- **Document segment**:
:::::

I just spent hours writing a blog post. I tried to preview and edit it and then…disaster.
It’s. All. Gone.
It was Witty. Sassy. Comedic Gold. Gold, I tell you. Verging on platinum.
However...
In it I did blame someone. I cast blame on a situation involving a person not treating my husband the way that they would like to be treated in turn. Perhaps in doing so, I did the exact same thing and maybe for that reason it is good to start fresh. It's food for thought.
I wanted to I write this new blog post as a way to get back into Logging. No, blogging. I'm not logging anything computer. I just switched over to using Google Chrome Docs to write. I did it for the reason that it saves every few minutes so I don't have to worry about losing the whole bloomin' thing again. I discovered that I can use voice to text and I don't have to type. This. Is. Fabulous. Except that I don't know how to make it go back and delete a word so blogging clearly turns into logging. I think I'll just call it writing instead of blogging. Or work on my annunciation. Perhaps that would be easier.
Michael and I started planning a trip to Nova Scotia back in January. My dear friend Melissa got engaged and asked me to be the Oldest Living Bridesmaid. Michael was asked to be the wedding photographer. We were so excited! I even rented a camper van! More about that later..,
Recently, things went amok and Michael is no longer able to come on the trip with me. We are very disappointed but after exhausting every option we had to call it and make other arrangements.
I asked my mom if she would consider going with me and she jumped at the chance to take a trip with her favorite kid. (Read: after several days of waffling back and forth and even trying to convince me to take my her 87 year old mother instead, she finally decided to put on her big girl panties, pack up her essential oils and embark on an adventure with her flaky eldest daughter.)

:::::

- **Material shown**:
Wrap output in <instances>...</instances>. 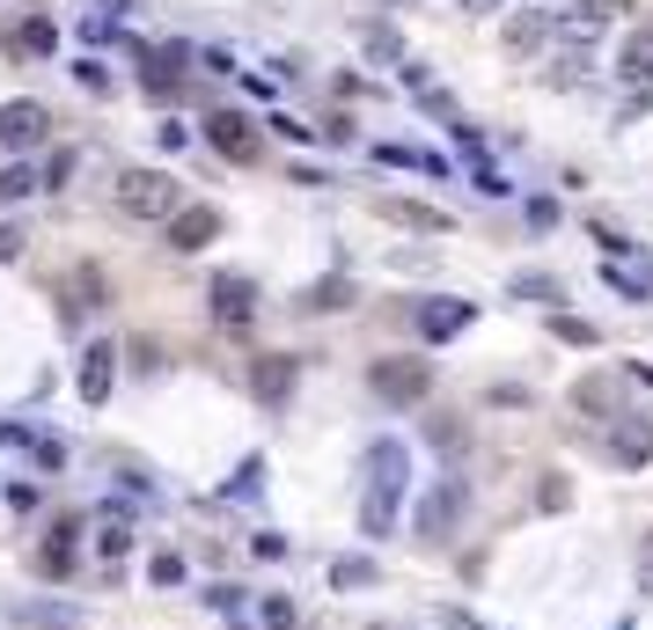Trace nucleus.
<instances>
[{
	"instance_id": "8",
	"label": "nucleus",
	"mask_w": 653,
	"mask_h": 630,
	"mask_svg": "<svg viewBox=\"0 0 653 630\" xmlns=\"http://www.w3.org/2000/svg\"><path fill=\"white\" fill-rule=\"evenodd\" d=\"M206 147L213 155H228V161H250L257 155V125H250L243 110H213L206 118Z\"/></svg>"
},
{
	"instance_id": "30",
	"label": "nucleus",
	"mask_w": 653,
	"mask_h": 630,
	"mask_svg": "<svg viewBox=\"0 0 653 630\" xmlns=\"http://www.w3.org/2000/svg\"><path fill=\"white\" fill-rule=\"evenodd\" d=\"M147 579H155V587H184V558L177 550H162V558L147 564Z\"/></svg>"
},
{
	"instance_id": "7",
	"label": "nucleus",
	"mask_w": 653,
	"mask_h": 630,
	"mask_svg": "<svg viewBox=\"0 0 653 630\" xmlns=\"http://www.w3.org/2000/svg\"><path fill=\"white\" fill-rule=\"evenodd\" d=\"M294 382H301V367L286 360V352H265L257 367H250V396L265 403V411H286V396H294Z\"/></svg>"
},
{
	"instance_id": "4",
	"label": "nucleus",
	"mask_w": 653,
	"mask_h": 630,
	"mask_svg": "<svg viewBox=\"0 0 653 630\" xmlns=\"http://www.w3.org/2000/svg\"><path fill=\"white\" fill-rule=\"evenodd\" d=\"M368 388L382 403H419L426 388H433V367H426V360H374L368 367Z\"/></svg>"
},
{
	"instance_id": "16",
	"label": "nucleus",
	"mask_w": 653,
	"mask_h": 630,
	"mask_svg": "<svg viewBox=\"0 0 653 630\" xmlns=\"http://www.w3.org/2000/svg\"><path fill=\"white\" fill-rule=\"evenodd\" d=\"M16 52L22 59H52L59 52V22L52 16H22L16 22Z\"/></svg>"
},
{
	"instance_id": "23",
	"label": "nucleus",
	"mask_w": 653,
	"mask_h": 630,
	"mask_svg": "<svg viewBox=\"0 0 653 630\" xmlns=\"http://www.w3.org/2000/svg\"><path fill=\"white\" fill-rule=\"evenodd\" d=\"M74 528H81L74 513H67V521H52V543H45V572H67V564H74Z\"/></svg>"
},
{
	"instance_id": "42",
	"label": "nucleus",
	"mask_w": 653,
	"mask_h": 630,
	"mask_svg": "<svg viewBox=\"0 0 653 630\" xmlns=\"http://www.w3.org/2000/svg\"><path fill=\"white\" fill-rule=\"evenodd\" d=\"M493 8H507V0H462V16H493Z\"/></svg>"
},
{
	"instance_id": "40",
	"label": "nucleus",
	"mask_w": 653,
	"mask_h": 630,
	"mask_svg": "<svg viewBox=\"0 0 653 630\" xmlns=\"http://www.w3.org/2000/svg\"><path fill=\"white\" fill-rule=\"evenodd\" d=\"M536 506H550V513L565 506V476H544V491H536Z\"/></svg>"
},
{
	"instance_id": "34",
	"label": "nucleus",
	"mask_w": 653,
	"mask_h": 630,
	"mask_svg": "<svg viewBox=\"0 0 653 630\" xmlns=\"http://www.w3.org/2000/svg\"><path fill=\"white\" fill-rule=\"evenodd\" d=\"M74 161H81V155H74V147H59V155H45V184H52V191H59V184H67V176H74Z\"/></svg>"
},
{
	"instance_id": "17",
	"label": "nucleus",
	"mask_w": 653,
	"mask_h": 630,
	"mask_svg": "<svg viewBox=\"0 0 653 630\" xmlns=\"http://www.w3.org/2000/svg\"><path fill=\"white\" fill-rule=\"evenodd\" d=\"M617 73H624V81H653V22H646V30H632V37H624V52H617Z\"/></svg>"
},
{
	"instance_id": "25",
	"label": "nucleus",
	"mask_w": 653,
	"mask_h": 630,
	"mask_svg": "<svg viewBox=\"0 0 653 630\" xmlns=\"http://www.w3.org/2000/svg\"><path fill=\"white\" fill-rule=\"evenodd\" d=\"M602 279L617 286L624 301H653V272H624V264H610V272H602Z\"/></svg>"
},
{
	"instance_id": "20",
	"label": "nucleus",
	"mask_w": 653,
	"mask_h": 630,
	"mask_svg": "<svg viewBox=\"0 0 653 630\" xmlns=\"http://www.w3.org/2000/svg\"><path fill=\"white\" fill-rule=\"evenodd\" d=\"M389 220H405V228H426V235H441L448 228V213H433V206H419V198H389Z\"/></svg>"
},
{
	"instance_id": "38",
	"label": "nucleus",
	"mask_w": 653,
	"mask_h": 630,
	"mask_svg": "<svg viewBox=\"0 0 653 630\" xmlns=\"http://www.w3.org/2000/svg\"><path fill=\"white\" fill-rule=\"evenodd\" d=\"M646 110H653V88H632V96H624V118H617V125H639Z\"/></svg>"
},
{
	"instance_id": "27",
	"label": "nucleus",
	"mask_w": 653,
	"mask_h": 630,
	"mask_svg": "<svg viewBox=\"0 0 653 630\" xmlns=\"http://www.w3.org/2000/svg\"><path fill=\"white\" fill-rule=\"evenodd\" d=\"M96 550H104V558H125V550H133V535H125V513H104V535H96Z\"/></svg>"
},
{
	"instance_id": "37",
	"label": "nucleus",
	"mask_w": 653,
	"mask_h": 630,
	"mask_svg": "<svg viewBox=\"0 0 653 630\" xmlns=\"http://www.w3.org/2000/svg\"><path fill=\"white\" fill-rule=\"evenodd\" d=\"M639 594H653V528L639 535Z\"/></svg>"
},
{
	"instance_id": "9",
	"label": "nucleus",
	"mask_w": 653,
	"mask_h": 630,
	"mask_svg": "<svg viewBox=\"0 0 653 630\" xmlns=\"http://www.w3.org/2000/svg\"><path fill=\"white\" fill-rule=\"evenodd\" d=\"M162 235H169V249H177V257H198V249L221 235V213H213V206H184Z\"/></svg>"
},
{
	"instance_id": "13",
	"label": "nucleus",
	"mask_w": 653,
	"mask_h": 630,
	"mask_svg": "<svg viewBox=\"0 0 653 630\" xmlns=\"http://www.w3.org/2000/svg\"><path fill=\"white\" fill-rule=\"evenodd\" d=\"M213 315H221V323H250V315H257V286L221 272V279H213Z\"/></svg>"
},
{
	"instance_id": "41",
	"label": "nucleus",
	"mask_w": 653,
	"mask_h": 630,
	"mask_svg": "<svg viewBox=\"0 0 653 630\" xmlns=\"http://www.w3.org/2000/svg\"><path fill=\"white\" fill-rule=\"evenodd\" d=\"M8 257H22V228H8V220H0V264Z\"/></svg>"
},
{
	"instance_id": "3",
	"label": "nucleus",
	"mask_w": 653,
	"mask_h": 630,
	"mask_svg": "<svg viewBox=\"0 0 653 630\" xmlns=\"http://www.w3.org/2000/svg\"><path fill=\"white\" fill-rule=\"evenodd\" d=\"M617 8H632V0H581V8H550V37H558L565 52H587L602 37V22L617 16Z\"/></svg>"
},
{
	"instance_id": "21",
	"label": "nucleus",
	"mask_w": 653,
	"mask_h": 630,
	"mask_svg": "<svg viewBox=\"0 0 653 630\" xmlns=\"http://www.w3.org/2000/svg\"><path fill=\"white\" fill-rule=\"evenodd\" d=\"M374 161L382 169H426V176H448L441 155H419V147H374Z\"/></svg>"
},
{
	"instance_id": "33",
	"label": "nucleus",
	"mask_w": 653,
	"mask_h": 630,
	"mask_svg": "<svg viewBox=\"0 0 653 630\" xmlns=\"http://www.w3.org/2000/svg\"><path fill=\"white\" fill-rule=\"evenodd\" d=\"M345 301H353V286H345V279H323L316 294H309V308H345Z\"/></svg>"
},
{
	"instance_id": "18",
	"label": "nucleus",
	"mask_w": 653,
	"mask_h": 630,
	"mask_svg": "<svg viewBox=\"0 0 653 630\" xmlns=\"http://www.w3.org/2000/svg\"><path fill=\"white\" fill-rule=\"evenodd\" d=\"M550 37V8H522V16L507 22V52H536Z\"/></svg>"
},
{
	"instance_id": "26",
	"label": "nucleus",
	"mask_w": 653,
	"mask_h": 630,
	"mask_svg": "<svg viewBox=\"0 0 653 630\" xmlns=\"http://www.w3.org/2000/svg\"><path fill=\"white\" fill-rule=\"evenodd\" d=\"M257 623H265V630H294V623H301V609H294L286 594H265V601H257Z\"/></svg>"
},
{
	"instance_id": "44",
	"label": "nucleus",
	"mask_w": 653,
	"mask_h": 630,
	"mask_svg": "<svg viewBox=\"0 0 653 630\" xmlns=\"http://www.w3.org/2000/svg\"><path fill=\"white\" fill-rule=\"evenodd\" d=\"M389 8H405V0H389Z\"/></svg>"
},
{
	"instance_id": "15",
	"label": "nucleus",
	"mask_w": 653,
	"mask_h": 630,
	"mask_svg": "<svg viewBox=\"0 0 653 630\" xmlns=\"http://www.w3.org/2000/svg\"><path fill=\"white\" fill-rule=\"evenodd\" d=\"M147 67H140V81H147V96H169V88H177V67L192 52H184V45H162V52H140Z\"/></svg>"
},
{
	"instance_id": "5",
	"label": "nucleus",
	"mask_w": 653,
	"mask_h": 630,
	"mask_svg": "<svg viewBox=\"0 0 653 630\" xmlns=\"http://www.w3.org/2000/svg\"><path fill=\"white\" fill-rule=\"evenodd\" d=\"M52 132V118H45V104H30V96H16V104H0V147L8 155H30L37 140Z\"/></svg>"
},
{
	"instance_id": "11",
	"label": "nucleus",
	"mask_w": 653,
	"mask_h": 630,
	"mask_svg": "<svg viewBox=\"0 0 653 630\" xmlns=\"http://www.w3.org/2000/svg\"><path fill=\"white\" fill-rule=\"evenodd\" d=\"M110 382H118V345H89L81 352V403H110Z\"/></svg>"
},
{
	"instance_id": "24",
	"label": "nucleus",
	"mask_w": 653,
	"mask_h": 630,
	"mask_svg": "<svg viewBox=\"0 0 653 630\" xmlns=\"http://www.w3.org/2000/svg\"><path fill=\"white\" fill-rule=\"evenodd\" d=\"M550 337H558V345H581V352L602 345V331H595V323H581V315H550Z\"/></svg>"
},
{
	"instance_id": "32",
	"label": "nucleus",
	"mask_w": 653,
	"mask_h": 630,
	"mask_svg": "<svg viewBox=\"0 0 653 630\" xmlns=\"http://www.w3.org/2000/svg\"><path fill=\"white\" fill-rule=\"evenodd\" d=\"M74 81L89 88V96H104V88H110V73H104V59H74Z\"/></svg>"
},
{
	"instance_id": "10",
	"label": "nucleus",
	"mask_w": 653,
	"mask_h": 630,
	"mask_svg": "<svg viewBox=\"0 0 653 630\" xmlns=\"http://www.w3.org/2000/svg\"><path fill=\"white\" fill-rule=\"evenodd\" d=\"M610 462H617V470H646L653 462V419H617L610 425Z\"/></svg>"
},
{
	"instance_id": "2",
	"label": "nucleus",
	"mask_w": 653,
	"mask_h": 630,
	"mask_svg": "<svg viewBox=\"0 0 653 630\" xmlns=\"http://www.w3.org/2000/svg\"><path fill=\"white\" fill-rule=\"evenodd\" d=\"M118 206L133 213V220H162V228L184 213V206H177V184H169L162 169H125V176H118Z\"/></svg>"
},
{
	"instance_id": "22",
	"label": "nucleus",
	"mask_w": 653,
	"mask_h": 630,
	"mask_svg": "<svg viewBox=\"0 0 653 630\" xmlns=\"http://www.w3.org/2000/svg\"><path fill=\"white\" fill-rule=\"evenodd\" d=\"M37 184H45V169H22V161H8V169H0V206H16V198H30Z\"/></svg>"
},
{
	"instance_id": "35",
	"label": "nucleus",
	"mask_w": 653,
	"mask_h": 630,
	"mask_svg": "<svg viewBox=\"0 0 653 630\" xmlns=\"http://www.w3.org/2000/svg\"><path fill=\"white\" fill-rule=\"evenodd\" d=\"M206 609H221V616H235V609H243V587H206Z\"/></svg>"
},
{
	"instance_id": "12",
	"label": "nucleus",
	"mask_w": 653,
	"mask_h": 630,
	"mask_svg": "<svg viewBox=\"0 0 653 630\" xmlns=\"http://www.w3.org/2000/svg\"><path fill=\"white\" fill-rule=\"evenodd\" d=\"M470 315H477L470 301H426V308H419V337H426V345H441V337H456Z\"/></svg>"
},
{
	"instance_id": "31",
	"label": "nucleus",
	"mask_w": 653,
	"mask_h": 630,
	"mask_svg": "<svg viewBox=\"0 0 653 630\" xmlns=\"http://www.w3.org/2000/svg\"><path fill=\"white\" fill-rule=\"evenodd\" d=\"M331 579H338V587H368L374 564H368V558H338V564H331Z\"/></svg>"
},
{
	"instance_id": "28",
	"label": "nucleus",
	"mask_w": 653,
	"mask_h": 630,
	"mask_svg": "<svg viewBox=\"0 0 653 630\" xmlns=\"http://www.w3.org/2000/svg\"><path fill=\"white\" fill-rule=\"evenodd\" d=\"M514 301H558V279H544V272H522V279H514Z\"/></svg>"
},
{
	"instance_id": "19",
	"label": "nucleus",
	"mask_w": 653,
	"mask_h": 630,
	"mask_svg": "<svg viewBox=\"0 0 653 630\" xmlns=\"http://www.w3.org/2000/svg\"><path fill=\"white\" fill-rule=\"evenodd\" d=\"M573 411H595V419H617V382H602V374L573 382Z\"/></svg>"
},
{
	"instance_id": "29",
	"label": "nucleus",
	"mask_w": 653,
	"mask_h": 630,
	"mask_svg": "<svg viewBox=\"0 0 653 630\" xmlns=\"http://www.w3.org/2000/svg\"><path fill=\"white\" fill-rule=\"evenodd\" d=\"M257 491H265V462L250 455V462H243V476L228 484V499H257Z\"/></svg>"
},
{
	"instance_id": "36",
	"label": "nucleus",
	"mask_w": 653,
	"mask_h": 630,
	"mask_svg": "<svg viewBox=\"0 0 653 630\" xmlns=\"http://www.w3.org/2000/svg\"><path fill=\"white\" fill-rule=\"evenodd\" d=\"M265 125H272V132H280V140H294V147H301V140H309V125H301V118H286V110H272V118H265Z\"/></svg>"
},
{
	"instance_id": "43",
	"label": "nucleus",
	"mask_w": 653,
	"mask_h": 630,
	"mask_svg": "<svg viewBox=\"0 0 653 630\" xmlns=\"http://www.w3.org/2000/svg\"><path fill=\"white\" fill-rule=\"evenodd\" d=\"M96 8H104V22H110V16H125V8H133V0H96Z\"/></svg>"
},
{
	"instance_id": "39",
	"label": "nucleus",
	"mask_w": 653,
	"mask_h": 630,
	"mask_svg": "<svg viewBox=\"0 0 653 630\" xmlns=\"http://www.w3.org/2000/svg\"><path fill=\"white\" fill-rule=\"evenodd\" d=\"M529 228H536V235L558 228V206H550V198H529Z\"/></svg>"
},
{
	"instance_id": "1",
	"label": "nucleus",
	"mask_w": 653,
	"mask_h": 630,
	"mask_svg": "<svg viewBox=\"0 0 653 630\" xmlns=\"http://www.w3.org/2000/svg\"><path fill=\"white\" fill-rule=\"evenodd\" d=\"M360 470H368V491H360V528H368V535H389V528H397V513H405V484H411L405 440H374Z\"/></svg>"
},
{
	"instance_id": "14",
	"label": "nucleus",
	"mask_w": 653,
	"mask_h": 630,
	"mask_svg": "<svg viewBox=\"0 0 653 630\" xmlns=\"http://www.w3.org/2000/svg\"><path fill=\"white\" fill-rule=\"evenodd\" d=\"M89 308H104V272L96 264H74L67 272V323H81Z\"/></svg>"
},
{
	"instance_id": "6",
	"label": "nucleus",
	"mask_w": 653,
	"mask_h": 630,
	"mask_svg": "<svg viewBox=\"0 0 653 630\" xmlns=\"http://www.w3.org/2000/svg\"><path fill=\"white\" fill-rule=\"evenodd\" d=\"M456 513H462V476H448V484H433L419 499V535L426 543H448L456 535Z\"/></svg>"
}]
</instances>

:::::

In the blog post, what was Michael asked to be at Melissa's wedding?

- **Completed task**: The wedding photographer.